Pierce Moran, Andrea Alger and Grace Racicot all spent time at Boire Benner, a local marketing firm.

Moran said he learned more about his interests, including graphic design and computer coding.

"They gave me more background knowledge about what I want to do, which is reassuring to what I want to do when I grow up," he said.

Racicot said she is interested in photography. She appreciated the chance to see the team working with its high-end photography and video equipment.

"It was really cool to see how the cameras they use work," she said.

Alger is interested in graphic design. It was revealing, she said, to see the team there go through the process of scanning pictures so they can work on them through their computers.

The entire group later spent time at Mold Rite Plastics. Nick Flora said he was impressed by the level of automation on display at that company.

"I liked how complicated it was and how everything worked together," he said.

They all agreed the job-shadowing program was a beneficial experience and recommended it for future students.

PRIVATE-PUBLIC EFFORT

The program was organized and supported by the North Country Workforce Partnership, North Country Chamber of Commerce, North Country Workforce Development Board, CV-TEC, SUNY Plattsburgh Upward Bound and Clinton County Employment and Training.

AT&T gave a $5,000 donation. Whalen said the teachers and students were grateful to AT&T for its support, as they would not have had the opportunity without it.

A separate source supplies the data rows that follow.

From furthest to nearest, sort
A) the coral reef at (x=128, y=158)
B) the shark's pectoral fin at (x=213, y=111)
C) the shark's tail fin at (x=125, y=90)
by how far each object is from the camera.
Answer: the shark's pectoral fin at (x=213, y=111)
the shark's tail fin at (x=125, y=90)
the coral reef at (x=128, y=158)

AT&T External Affairs Director Ed Bergstraesser said the company and the AT&T Foundation have a commitment to STEM (science, technology, engineering and math) learning programs, especially at the high-school and junior-high level.

"We feel it is important to cultivate the technologists of tomorrow," he said.

A bonus is that they might later help AT&T realize its goal to be known as a technology company as much as a phone company, he said.

"This program meets those demands head on," Bergstraesser said. "The students really get hands-on exposure to the kind of careers they might want to embark on, and AT&T is proud to be a part of it."

WORKFORCE IS KEY

North Country Chamber of Commerce Vice President for Economic Development Susan Matton told the students that workforce development has long been one of their focal points.

"What businesses need is, they need you. They need you to be able to work for them so their businesses can succeed," Matton said.

"You're very important to this equation. You are a key to having this equation be successful."

That is particularly important in STEM fields, with the U.S. Department of Labor estimating there will be 2.4 million unfilled jobs in those fields by 2020.

That means more opportunities for students who pursue a career in those fields, she said.

LEARNING LOCAL NEEDS

North Country Workforce Development Board Executive Director Sylvie Nelson got involved after the chamber reached out.

She works closely with the team at OneWorkSource to help potential employees find jobs and employers find qualified workers.

"We are focused on ensuring the region has a trained workforce, both in the short term and long term," she said.

She was pleased when the staff at Stafford Middle School jumped at the chance to take part, as it is important to help students identify an interest in STEM fields early on.

Showing them what's available locally can only help, Nelson said.

"I believe their comments show it achieved its goal," she said.

New York State Assemblyman-elect Billy Jones said he will soon be working to represent the North Country in Albany.

"One of my main concerns is to ensure that you (students) have an opportunity to have a good-paying job when you get out of school," he said.